#### Goal of the exercise:
Give the entries starting at the line containing "Is the sunflower" and ending at the line containing "3.48 metres" as a JSON list of strings, one string per line and omitting blank lines. Include no other entries.

#### Input for this task:
-*-

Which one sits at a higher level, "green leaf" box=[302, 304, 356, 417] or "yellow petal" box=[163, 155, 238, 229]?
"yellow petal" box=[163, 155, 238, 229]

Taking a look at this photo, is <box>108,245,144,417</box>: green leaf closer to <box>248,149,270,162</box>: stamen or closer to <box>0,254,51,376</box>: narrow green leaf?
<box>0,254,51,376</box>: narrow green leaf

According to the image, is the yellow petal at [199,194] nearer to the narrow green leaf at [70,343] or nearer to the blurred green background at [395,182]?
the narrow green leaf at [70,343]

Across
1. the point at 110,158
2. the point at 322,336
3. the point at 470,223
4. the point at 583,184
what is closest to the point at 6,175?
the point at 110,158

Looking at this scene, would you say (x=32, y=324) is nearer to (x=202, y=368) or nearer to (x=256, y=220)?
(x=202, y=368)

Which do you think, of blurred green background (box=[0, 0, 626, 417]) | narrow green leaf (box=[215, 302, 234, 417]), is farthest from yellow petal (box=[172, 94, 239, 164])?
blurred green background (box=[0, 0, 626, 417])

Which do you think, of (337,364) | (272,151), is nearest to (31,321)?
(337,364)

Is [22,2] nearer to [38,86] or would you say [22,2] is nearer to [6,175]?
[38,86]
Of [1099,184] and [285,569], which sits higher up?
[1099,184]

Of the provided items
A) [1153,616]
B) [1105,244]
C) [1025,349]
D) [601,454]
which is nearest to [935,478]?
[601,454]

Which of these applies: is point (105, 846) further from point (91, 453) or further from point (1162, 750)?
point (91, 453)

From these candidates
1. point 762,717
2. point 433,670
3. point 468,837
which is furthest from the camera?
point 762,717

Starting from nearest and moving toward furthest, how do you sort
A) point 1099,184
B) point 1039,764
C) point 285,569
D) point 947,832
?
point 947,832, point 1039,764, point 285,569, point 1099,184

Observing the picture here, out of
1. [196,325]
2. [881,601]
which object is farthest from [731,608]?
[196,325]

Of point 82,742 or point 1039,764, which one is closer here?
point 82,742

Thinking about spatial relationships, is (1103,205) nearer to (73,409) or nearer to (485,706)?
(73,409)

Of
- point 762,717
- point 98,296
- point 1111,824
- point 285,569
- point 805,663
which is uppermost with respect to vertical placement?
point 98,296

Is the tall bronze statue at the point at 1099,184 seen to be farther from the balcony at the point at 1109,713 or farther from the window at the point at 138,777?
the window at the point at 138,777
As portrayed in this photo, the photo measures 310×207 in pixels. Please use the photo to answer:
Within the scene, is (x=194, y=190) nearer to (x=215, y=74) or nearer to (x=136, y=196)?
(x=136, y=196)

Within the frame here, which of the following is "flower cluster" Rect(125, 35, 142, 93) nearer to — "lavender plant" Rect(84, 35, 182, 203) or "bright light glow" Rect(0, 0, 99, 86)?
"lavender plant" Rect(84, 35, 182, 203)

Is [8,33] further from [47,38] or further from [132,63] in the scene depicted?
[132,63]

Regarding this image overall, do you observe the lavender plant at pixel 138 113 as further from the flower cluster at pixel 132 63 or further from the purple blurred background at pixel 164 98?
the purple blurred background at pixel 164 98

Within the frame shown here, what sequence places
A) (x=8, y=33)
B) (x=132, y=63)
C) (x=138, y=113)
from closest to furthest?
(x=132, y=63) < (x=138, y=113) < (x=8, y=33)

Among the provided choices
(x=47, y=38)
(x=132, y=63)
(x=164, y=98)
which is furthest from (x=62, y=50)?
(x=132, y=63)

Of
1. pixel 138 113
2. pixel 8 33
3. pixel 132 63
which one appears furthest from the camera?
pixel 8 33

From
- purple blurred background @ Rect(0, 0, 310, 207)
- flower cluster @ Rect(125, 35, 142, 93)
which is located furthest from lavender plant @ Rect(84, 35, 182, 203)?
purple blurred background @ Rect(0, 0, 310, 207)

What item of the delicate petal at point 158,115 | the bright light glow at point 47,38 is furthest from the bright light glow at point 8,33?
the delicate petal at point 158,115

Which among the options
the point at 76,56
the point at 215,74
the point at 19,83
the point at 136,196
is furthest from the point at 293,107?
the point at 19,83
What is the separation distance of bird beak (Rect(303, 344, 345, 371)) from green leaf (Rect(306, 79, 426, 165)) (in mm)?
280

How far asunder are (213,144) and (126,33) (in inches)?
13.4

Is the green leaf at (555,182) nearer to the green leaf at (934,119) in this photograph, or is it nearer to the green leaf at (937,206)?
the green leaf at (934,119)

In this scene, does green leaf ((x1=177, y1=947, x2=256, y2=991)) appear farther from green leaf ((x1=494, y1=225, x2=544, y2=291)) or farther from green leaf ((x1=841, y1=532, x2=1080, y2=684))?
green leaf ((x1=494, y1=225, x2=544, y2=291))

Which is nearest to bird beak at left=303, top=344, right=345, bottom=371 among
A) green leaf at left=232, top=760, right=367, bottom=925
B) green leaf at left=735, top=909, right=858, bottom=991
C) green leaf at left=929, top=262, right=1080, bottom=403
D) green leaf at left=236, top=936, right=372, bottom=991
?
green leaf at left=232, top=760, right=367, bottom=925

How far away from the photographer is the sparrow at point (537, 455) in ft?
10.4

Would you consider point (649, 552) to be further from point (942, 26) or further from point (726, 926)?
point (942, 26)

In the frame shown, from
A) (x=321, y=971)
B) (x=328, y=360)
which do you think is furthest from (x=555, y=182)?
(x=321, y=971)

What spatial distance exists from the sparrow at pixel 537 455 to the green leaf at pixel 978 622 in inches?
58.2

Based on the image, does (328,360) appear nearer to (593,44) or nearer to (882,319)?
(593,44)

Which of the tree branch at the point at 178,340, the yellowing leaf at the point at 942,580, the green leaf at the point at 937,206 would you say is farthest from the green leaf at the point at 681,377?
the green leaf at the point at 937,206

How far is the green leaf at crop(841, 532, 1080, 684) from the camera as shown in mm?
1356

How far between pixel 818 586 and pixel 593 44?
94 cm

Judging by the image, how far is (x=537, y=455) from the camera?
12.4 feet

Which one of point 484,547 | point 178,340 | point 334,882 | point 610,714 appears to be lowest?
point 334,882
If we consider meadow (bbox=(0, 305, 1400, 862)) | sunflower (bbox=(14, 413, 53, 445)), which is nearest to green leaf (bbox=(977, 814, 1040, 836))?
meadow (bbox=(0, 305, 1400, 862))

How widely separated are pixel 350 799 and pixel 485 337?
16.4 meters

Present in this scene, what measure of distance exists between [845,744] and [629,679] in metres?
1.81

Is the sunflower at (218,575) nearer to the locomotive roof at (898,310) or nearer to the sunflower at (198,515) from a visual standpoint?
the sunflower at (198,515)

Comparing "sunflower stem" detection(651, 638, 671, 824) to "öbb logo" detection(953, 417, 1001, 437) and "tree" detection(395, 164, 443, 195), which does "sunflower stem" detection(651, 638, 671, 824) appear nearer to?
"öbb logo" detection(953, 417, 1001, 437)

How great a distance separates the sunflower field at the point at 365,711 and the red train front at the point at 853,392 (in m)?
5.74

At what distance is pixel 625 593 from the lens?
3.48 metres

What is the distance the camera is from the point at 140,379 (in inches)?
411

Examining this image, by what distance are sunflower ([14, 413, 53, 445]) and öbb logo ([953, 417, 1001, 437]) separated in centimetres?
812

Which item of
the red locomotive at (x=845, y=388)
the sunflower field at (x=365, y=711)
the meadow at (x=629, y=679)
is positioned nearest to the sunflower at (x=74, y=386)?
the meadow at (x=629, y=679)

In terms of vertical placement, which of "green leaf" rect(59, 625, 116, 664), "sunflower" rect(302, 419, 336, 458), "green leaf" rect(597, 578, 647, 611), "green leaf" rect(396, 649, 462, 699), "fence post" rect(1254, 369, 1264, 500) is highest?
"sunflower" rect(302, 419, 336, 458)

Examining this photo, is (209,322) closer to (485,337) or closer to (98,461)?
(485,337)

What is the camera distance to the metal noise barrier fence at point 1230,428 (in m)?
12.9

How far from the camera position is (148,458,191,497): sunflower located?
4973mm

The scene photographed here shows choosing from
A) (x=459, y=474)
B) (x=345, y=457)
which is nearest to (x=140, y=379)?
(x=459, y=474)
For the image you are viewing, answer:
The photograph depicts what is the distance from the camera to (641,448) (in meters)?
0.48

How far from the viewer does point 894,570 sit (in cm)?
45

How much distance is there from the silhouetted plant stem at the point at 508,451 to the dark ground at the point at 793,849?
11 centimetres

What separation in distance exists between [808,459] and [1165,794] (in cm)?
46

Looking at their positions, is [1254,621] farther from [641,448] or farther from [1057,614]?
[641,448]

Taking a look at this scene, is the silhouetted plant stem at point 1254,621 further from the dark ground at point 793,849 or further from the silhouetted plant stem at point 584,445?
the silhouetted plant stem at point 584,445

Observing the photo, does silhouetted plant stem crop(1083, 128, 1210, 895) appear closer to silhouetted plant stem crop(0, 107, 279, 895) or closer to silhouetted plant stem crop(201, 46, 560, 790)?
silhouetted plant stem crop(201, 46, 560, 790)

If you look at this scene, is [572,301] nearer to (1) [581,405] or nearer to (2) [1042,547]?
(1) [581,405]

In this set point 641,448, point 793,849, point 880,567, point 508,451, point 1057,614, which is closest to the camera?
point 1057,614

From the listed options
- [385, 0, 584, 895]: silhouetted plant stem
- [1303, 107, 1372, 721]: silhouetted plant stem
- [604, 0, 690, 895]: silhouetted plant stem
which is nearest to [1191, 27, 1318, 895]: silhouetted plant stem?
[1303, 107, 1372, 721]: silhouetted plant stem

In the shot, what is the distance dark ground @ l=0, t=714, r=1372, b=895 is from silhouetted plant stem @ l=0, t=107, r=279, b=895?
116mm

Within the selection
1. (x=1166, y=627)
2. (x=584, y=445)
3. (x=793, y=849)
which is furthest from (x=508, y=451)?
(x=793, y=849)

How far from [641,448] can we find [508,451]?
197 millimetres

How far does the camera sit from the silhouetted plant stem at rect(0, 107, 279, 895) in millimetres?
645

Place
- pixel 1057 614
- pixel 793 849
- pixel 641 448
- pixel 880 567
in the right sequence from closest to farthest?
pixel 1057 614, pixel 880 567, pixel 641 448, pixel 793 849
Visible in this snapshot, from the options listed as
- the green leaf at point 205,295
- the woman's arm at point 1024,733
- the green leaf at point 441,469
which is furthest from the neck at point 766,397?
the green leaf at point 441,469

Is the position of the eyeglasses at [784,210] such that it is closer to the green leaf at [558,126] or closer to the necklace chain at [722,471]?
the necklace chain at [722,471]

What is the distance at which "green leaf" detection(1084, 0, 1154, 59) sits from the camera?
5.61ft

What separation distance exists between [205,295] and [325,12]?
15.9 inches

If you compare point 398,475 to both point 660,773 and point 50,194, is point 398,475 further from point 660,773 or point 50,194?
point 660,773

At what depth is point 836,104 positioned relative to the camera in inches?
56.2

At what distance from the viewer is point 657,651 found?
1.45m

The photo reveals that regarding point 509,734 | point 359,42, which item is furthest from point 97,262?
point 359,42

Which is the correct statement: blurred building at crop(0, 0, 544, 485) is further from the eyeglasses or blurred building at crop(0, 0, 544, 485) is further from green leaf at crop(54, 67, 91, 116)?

-*-

#### Exercise result:
[
  "Is the sunflower at (218,575) nearer to the locomotive roof at (898,310) or nearer to the sunflower at (198,515) from a visual standpoint?",
  "the sunflower at (198,515)",
  "Comparing \"sunflower stem\" detection(651, 638, 671, 824) to \"öbb logo\" detection(953, 417, 1001, 437) and \"tree\" detection(395, 164, 443, 195), which does \"sunflower stem\" detection(651, 638, 671, 824) appear nearer to?",
  "\"öbb logo\" detection(953, 417, 1001, 437)",
  "How great a distance separates the sunflower field at the point at 365,711 and the red train front at the point at 853,392 (in m)?",
  "5.74",
  "At what distance is pixel 625 593 from the lens?",
  "3.48 metres"
]